- [DO THIS]: Arrange the stretch from the line containing "At what distance" through the last of the lines below as a JSON list of strings, one string per line, leaving out any blank lines.

----------

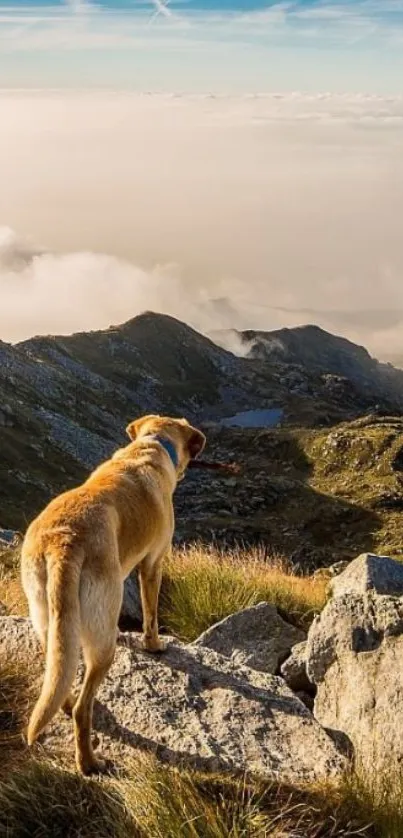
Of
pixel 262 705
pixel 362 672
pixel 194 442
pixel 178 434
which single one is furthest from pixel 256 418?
pixel 262 705

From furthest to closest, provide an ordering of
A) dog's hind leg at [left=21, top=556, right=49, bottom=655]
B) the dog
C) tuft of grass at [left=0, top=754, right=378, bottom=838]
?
dog's hind leg at [left=21, top=556, right=49, bottom=655]
the dog
tuft of grass at [left=0, top=754, right=378, bottom=838]

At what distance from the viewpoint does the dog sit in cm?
500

----------

- [EXERCISE OUTPUT]:
[
  "At what distance from the viewpoint does the dog sit in cm?",
  "500"
]